┌─ Passage given

However, this widespread public antipathy toward the Iran-backed militia is not guaranteed to last. This is not because there is a risk that the Houthis will rule Yemen competently and effectively to turn the tide of public opinion in their favor, nor is there a real risk that they can terrorize their Yemeni subjects into loving them. The risk is that the Houthis are working overtime to brainwash the next generation of Yemenis into becoming radical jihadists, in accordance with their extremist Shia ideology. While the older generations likely acknowledge that Yemen had and will likely continue to have its fair share of bad leadership and corrupt politicians, steps like radicalizing Yemeni children in order to turn them into cannon fodder is beyond the pale. 

On a strategic level, there is a window of opportunity for the West to take steps which would help Yemenis liberate themselves from the Houthi regime. If the West fails to take seriously the threat posed by the Houthi regime as well as the limited opportunity to eliminate it, public support for the Iran-backed terror group may well skyrocket, when those children the Houthis have inducted into military training summer programs eventually constitute the majority of the Yemeni population. Before Yemen is converted into a North Korea on the Red Sea, and while the Iran-led axis of resistance is on its backfoot, Sanaa is especially vulnerable to threats from within which can be magnified by pressure exerted by external actors who know how to identify and seize an opportunity.

└─

Task set:
1. In the passage on the Houthis, what kind of programs have the Houthis inducted children into?
2. Write out the passage on the Houthis from "On a strategic" up to and including "seize an opportunity.".
3. Sum up the passage on the Houthis in two sentences.

┌─ Data section

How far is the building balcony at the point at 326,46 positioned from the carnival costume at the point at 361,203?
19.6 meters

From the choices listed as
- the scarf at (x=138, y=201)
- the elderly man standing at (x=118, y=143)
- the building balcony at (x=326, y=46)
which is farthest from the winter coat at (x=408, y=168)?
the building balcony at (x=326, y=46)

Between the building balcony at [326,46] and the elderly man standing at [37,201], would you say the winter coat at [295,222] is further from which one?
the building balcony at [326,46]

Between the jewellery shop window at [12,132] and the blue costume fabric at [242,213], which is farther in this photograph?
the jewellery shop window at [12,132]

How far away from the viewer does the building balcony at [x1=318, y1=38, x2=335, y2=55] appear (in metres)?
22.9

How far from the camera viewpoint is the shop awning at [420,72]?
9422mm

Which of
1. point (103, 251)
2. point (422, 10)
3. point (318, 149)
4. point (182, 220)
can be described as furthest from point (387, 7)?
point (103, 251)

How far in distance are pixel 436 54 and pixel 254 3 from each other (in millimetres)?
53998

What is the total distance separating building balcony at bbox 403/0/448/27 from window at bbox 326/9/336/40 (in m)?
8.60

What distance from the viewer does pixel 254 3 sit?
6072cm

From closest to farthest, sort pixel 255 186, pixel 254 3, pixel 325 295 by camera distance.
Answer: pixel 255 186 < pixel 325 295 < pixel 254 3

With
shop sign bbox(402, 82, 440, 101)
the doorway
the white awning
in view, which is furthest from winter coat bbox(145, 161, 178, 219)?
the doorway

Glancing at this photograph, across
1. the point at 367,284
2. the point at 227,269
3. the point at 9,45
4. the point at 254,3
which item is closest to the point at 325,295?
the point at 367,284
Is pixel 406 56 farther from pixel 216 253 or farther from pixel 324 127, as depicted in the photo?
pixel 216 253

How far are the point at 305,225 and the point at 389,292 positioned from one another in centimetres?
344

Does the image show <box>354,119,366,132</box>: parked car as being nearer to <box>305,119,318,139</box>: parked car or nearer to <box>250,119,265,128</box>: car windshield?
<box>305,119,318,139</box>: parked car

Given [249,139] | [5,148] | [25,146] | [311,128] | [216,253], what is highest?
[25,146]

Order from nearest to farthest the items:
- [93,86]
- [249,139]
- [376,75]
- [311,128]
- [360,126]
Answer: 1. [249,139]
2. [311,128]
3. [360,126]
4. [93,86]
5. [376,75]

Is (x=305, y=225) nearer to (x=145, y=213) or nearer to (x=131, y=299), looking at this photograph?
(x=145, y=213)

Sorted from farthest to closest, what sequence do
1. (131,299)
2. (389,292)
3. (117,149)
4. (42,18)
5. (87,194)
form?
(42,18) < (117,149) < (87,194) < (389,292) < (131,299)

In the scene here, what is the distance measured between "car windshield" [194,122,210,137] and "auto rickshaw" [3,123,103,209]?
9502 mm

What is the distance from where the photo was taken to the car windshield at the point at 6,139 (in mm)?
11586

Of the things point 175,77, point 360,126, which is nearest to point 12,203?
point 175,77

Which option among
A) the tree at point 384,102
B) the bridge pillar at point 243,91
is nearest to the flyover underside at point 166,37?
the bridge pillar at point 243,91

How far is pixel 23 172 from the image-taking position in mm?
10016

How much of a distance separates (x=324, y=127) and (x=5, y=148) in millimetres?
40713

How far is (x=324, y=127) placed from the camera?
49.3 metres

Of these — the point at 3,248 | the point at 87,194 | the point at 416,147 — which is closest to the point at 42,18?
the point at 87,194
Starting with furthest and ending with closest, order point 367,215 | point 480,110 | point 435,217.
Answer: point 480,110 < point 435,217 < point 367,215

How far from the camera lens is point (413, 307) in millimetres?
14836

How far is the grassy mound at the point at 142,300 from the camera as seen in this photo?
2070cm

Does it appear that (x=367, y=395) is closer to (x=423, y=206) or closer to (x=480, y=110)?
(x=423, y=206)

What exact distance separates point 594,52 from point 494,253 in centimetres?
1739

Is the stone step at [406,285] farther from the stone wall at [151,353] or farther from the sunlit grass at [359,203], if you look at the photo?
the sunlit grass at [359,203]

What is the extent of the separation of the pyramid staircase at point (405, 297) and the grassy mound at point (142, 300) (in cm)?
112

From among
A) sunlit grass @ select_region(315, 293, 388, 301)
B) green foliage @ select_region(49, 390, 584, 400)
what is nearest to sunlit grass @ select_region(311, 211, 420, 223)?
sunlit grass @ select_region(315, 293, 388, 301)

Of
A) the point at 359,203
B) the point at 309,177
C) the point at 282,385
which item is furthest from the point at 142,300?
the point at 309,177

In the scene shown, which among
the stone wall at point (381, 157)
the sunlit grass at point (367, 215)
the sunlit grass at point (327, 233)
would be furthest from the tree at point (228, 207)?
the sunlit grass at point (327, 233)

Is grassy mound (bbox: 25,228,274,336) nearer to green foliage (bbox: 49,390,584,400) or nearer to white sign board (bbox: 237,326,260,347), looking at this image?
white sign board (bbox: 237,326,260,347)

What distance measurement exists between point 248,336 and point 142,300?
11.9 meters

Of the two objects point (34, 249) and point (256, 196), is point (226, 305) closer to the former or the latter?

└─

Per-task answers:
1. Military training summer programs.

2.
On a strategic level, there is a window of opportunity for the West to take steps which would help Yemenis liberate themselves from the Houthi regime. If the West fails to take seriously the threat posed by the Houthi regime as well as the limited opportunity to eliminate it, public support for the Iran-backed terror group may well skyrocket, when those children the Houthis have inducted into military training summer programs eventually constitute the majority of the Yemeni population. Before Yemen is converted into a North Korea on the Red Sea, and while the Iran-led axis of resistance is on its backfoot, Sanaa is especially vulnerable to threats from within which can be magnified by pressure exerted by external actors who know how to identify and seize an opportunity.

3. Public antipathy toward the Iran-backed Houthis is not guaranteed to last, because the Houthis are working to brainwash the next generation of Yemenis into radical jihadists. The West has a window of opportunity to help Yemenis liberate themselves from the Houthi regime, and if it fails to act, public support for the group may skyrocket once the children inducted into its programs make up most of the population.